+++ Supplied text

Robyn Openshaw - Sep 30, 2010 - This Post May Contain Affiliate Links


Are you sick of debate on the China Study?

Remember how Mercola said his D.O. experience is more valuable than a PhD nutrition researcher’s?

If you’re not too sick of reading opinions, here’s a comment by a reader  that was buried deep in the comments on my blog, by an M.D. who also has a PhD. I think it’s important to note that while Mercola’s reported experience eating fruit for breakfast, and his triglycerides increasing (he implies these things are linked), is rather isolated.

(With anything that falls in the “case study” category, at best, I have this reaction: “Hm, interesting–but I’m putting no stock in that without more compelling evidence.)

Dear Robyn,

I want to respond to your message here as relates to The China Study and Dr. Mercola. Generally, Dr. Mercola is well respected in the health food industry; however, I think his analysis here is flawed. He is correct that The China Study is an observational study, but so are many studies. It is a very extensive, well designed study done by a top notch team of researchers

over many years.

They studied 6,500 people over diverse parts of China and came up with over 8,000 statistically significant associations between lifestyle, diet and disease.

I do think he may have generalized a little far from the associations found with casein, the major milk protein, and all protein. Nevertheless, it is hard to ignore the results of this study and the associations between high protein diet and diseases ranging from cancers to a wide range of autoimmune diseases.

I also found Dr. Mercola’s experience of moving some fruit into his breakfast and supposedly that causing him to have triglyceride levels of 3000 a little hard to believe. I have done hundreds of lipid panels and have never seen a triglyceride level even remotely close to that, not that it couldn’t happen.

There may be familial illness in his case but even those people generally don’t have levels approaching that. Another point is that high-protein, meat-based diets have for the most part been shown to be often quite harmful. Even the American Heart Association agrees with that. Dr. Atkins would probably also agree if he were still alive.

++++++
+++ Given entries

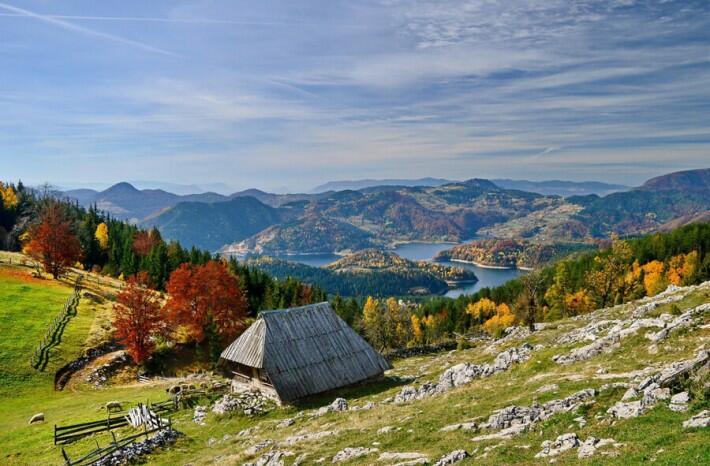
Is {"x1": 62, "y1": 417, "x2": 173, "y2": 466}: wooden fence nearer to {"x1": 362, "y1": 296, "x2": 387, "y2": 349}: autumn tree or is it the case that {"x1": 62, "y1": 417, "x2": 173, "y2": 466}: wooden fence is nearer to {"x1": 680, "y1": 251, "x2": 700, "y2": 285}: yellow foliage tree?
{"x1": 362, "y1": 296, "x2": 387, "y2": 349}: autumn tree

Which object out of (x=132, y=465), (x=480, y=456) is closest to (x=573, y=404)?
(x=480, y=456)

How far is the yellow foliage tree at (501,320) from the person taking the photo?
373ft

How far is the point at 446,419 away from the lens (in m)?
25.5

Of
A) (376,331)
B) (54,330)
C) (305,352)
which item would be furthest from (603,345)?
(54,330)

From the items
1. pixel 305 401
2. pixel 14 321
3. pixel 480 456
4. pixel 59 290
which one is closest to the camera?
pixel 480 456

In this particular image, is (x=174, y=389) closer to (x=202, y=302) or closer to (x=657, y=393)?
(x=202, y=302)

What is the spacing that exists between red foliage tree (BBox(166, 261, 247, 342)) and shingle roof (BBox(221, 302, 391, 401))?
2427cm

++++++

Task instructions »
Supply the next part of the blog post on the China Study, starting right after its last sentence. The data are material separate from the blog post on the China Study.

Result below »
I do agree that one needs to listen to one’s body, but people are often fooled due to the very strong addictive qualities of our modern food industry. A great resource for that is Dr. Kessler’s book, “The End of Overeating”. People are very fooled into what they think they need and want, food-wise.

Dr. Mercola’s Nutritional Typing test asks a series of food preferences and how people feel with various food selections. How can one answer those questions realistically if they have no concept what true organic food is and how it operates in the body? Of course, more people are

going to associate with the higher protein diets, that is what they have been eating all their lives and that is what they think they need and feel best on. They have never been detoxified from those foods and been in touch with what they could feel like if they only knew.

Keep up your good work Robyn!

Sincerely,

Tim M., M.D., Ph.D.

Robyn’s response:

One thing I agree with in Minger’s critique (and what you say here) is that it’s a stretch to assume that because casein (milk protein) caused havoc in the laboratory, that all animal protein causes the same problems. I found Campbell to be honest about this, however, when I attended his lecture.

And he spoke, I spoke to him in person about whether any of his research could indicate whether kefir or yogurt–enzyme- and probiotic-rich raw milks with proteins broken down by fermentation–are a problem. He said, “I don’t know. We didn’t study that. It’s possible.”